--- 抜粋 ---
────
そうすると,優先権主張5出願の明細書及び図面には,「前記情報ドットが配置されて情報を表現する部分を囲むように,前記縦方向の所定の格子点間隔ごとに水平方向に引いた第一方向ライン上と,該第一方向ラインと交差するように前記横方向の所定の格子点間隔ごとに垂直方向に引いた第二方向ライン上とにおいて,該縦横方向の複数の格子点上に格子ドットが配置された」との構成要件2の構成が記載されているとは認められない。

「【図2】参考図



d 上記a〜cの検討から,優先権主張5出願には,本件特許発明1に係る発明が記載されているとは認められない。

(カ)以上,(イ)〜(オ)の検討から,本件特許発明1は,優先権主張1出願〜優先権主張5出願のいずれにも記載されていない発明であると認められるので,本件特許発明1について,優先権主張1出願〜優先権主張5出願を基礎とした優先権主張は認められない。

(キ)本件特許発明2,3について
本件特許発明2,3は,本件特許発明1の構成を全て含む発明であるから,本件特許発明1と同様に,優先権主張1出願〜優先権主張5出願を基礎とした優先権主張は認められない。
────
--- 記録されたデータ ---
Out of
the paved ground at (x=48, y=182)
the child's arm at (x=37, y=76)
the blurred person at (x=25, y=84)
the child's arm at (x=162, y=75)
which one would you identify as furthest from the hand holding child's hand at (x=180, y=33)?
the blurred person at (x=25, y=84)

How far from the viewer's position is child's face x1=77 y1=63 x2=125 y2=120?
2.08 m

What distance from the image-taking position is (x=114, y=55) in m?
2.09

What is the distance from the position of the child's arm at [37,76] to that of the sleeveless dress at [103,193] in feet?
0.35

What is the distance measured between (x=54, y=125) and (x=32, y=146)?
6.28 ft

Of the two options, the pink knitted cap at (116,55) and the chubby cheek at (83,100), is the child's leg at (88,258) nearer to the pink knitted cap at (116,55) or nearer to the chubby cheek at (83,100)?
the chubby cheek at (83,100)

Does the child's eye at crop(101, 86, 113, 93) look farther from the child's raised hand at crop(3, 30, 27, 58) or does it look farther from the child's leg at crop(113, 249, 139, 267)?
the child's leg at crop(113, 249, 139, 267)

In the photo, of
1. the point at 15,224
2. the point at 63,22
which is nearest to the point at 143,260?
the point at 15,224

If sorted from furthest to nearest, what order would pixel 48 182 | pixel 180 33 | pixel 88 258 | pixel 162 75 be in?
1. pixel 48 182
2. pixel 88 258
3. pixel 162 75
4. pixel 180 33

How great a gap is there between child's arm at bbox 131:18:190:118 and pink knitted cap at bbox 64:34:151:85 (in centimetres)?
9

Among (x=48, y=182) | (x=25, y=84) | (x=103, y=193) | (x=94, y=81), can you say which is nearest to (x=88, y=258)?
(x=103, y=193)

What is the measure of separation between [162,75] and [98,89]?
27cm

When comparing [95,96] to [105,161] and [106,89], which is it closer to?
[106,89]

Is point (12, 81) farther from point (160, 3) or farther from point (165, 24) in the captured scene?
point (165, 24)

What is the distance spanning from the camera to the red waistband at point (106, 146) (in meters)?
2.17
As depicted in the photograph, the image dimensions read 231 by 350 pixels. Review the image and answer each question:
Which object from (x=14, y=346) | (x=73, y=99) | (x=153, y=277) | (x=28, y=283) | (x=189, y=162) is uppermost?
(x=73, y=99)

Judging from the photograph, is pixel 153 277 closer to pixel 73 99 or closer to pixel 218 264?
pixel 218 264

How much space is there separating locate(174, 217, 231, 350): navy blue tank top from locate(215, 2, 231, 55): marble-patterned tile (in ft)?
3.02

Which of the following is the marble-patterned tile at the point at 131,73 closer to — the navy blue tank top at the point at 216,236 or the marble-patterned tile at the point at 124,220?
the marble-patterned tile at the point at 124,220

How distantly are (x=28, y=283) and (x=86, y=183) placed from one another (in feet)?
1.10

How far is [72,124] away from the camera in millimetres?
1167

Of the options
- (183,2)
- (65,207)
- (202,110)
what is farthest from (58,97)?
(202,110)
────
--- やること ---
A: 優先権についての文章から、次の問いに答えてください。
(i) 優先権主張5出願の明細書及び図面に記載されているとは認められないとされたのは、どの構成要件の構成ですか。
(ii) 本件特許発明1は、優先権主張1出願〜優先権主張5出願のどれかに記載されている発明だと認められましたか。
(iii) 本件特許発明2,3は、どんな発明だと書かれていますか。
B: 優先権についての文章を、最後の文のあとから書き進めてください。
このリストは、優先権についての文章とは別の材料です。

--- それぞれの答え ---
A:
(i) 構成要件2の構成です。
(ii) いいえ。いずれにも記載されていない発明だと認められました。
(iii) 本件特許発明1の構成を全て含む発明です。

B:
イ 分割要件について

(ア)本件特許に係る出願は,第1出願である,甲第7号証から国内移行した特願2005−501954号(以下,「甲7出願」ともいう。)の次から数えて4世代目の分割出願となるため,本件特許に係る出願の分割が適法になされ,その出願日が甲7出願の出願日に遡及すると認められるためには,本件特許に係る出願(以下,「第4世代出願」ともいう。),甲第28号証である特願2008−177416号(以下,「第3世代出願」ともいう。),甲第27号証である特願2007−026471号(以下,「第2世代出願」ともいう。),特願2006−261555号(以下,「第1世代出願」ともいう。特開2007−73057号公報を参照。)がそれぞれ,そのもとの出願との間で,新たな出願の明細書等に記載された事項がもとの出願の出願当初の明細書,特許請求の範囲及び図面に記載された事項の範囲内のものであることが必要であり,加えて,本件特許に係る出願の明細書等に記載された事項が,甲7出願の出願当初の明細書,特許請求の範囲及び図面(以下,「甲7出願当初明細書等」という。)に記載された事項の範囲内のものであること,すなわち,甲7出願当初明細書等の全ての記載を総合することにより導かれる事項との関係において,新たな技術的事項を導入しないものであることが必要である。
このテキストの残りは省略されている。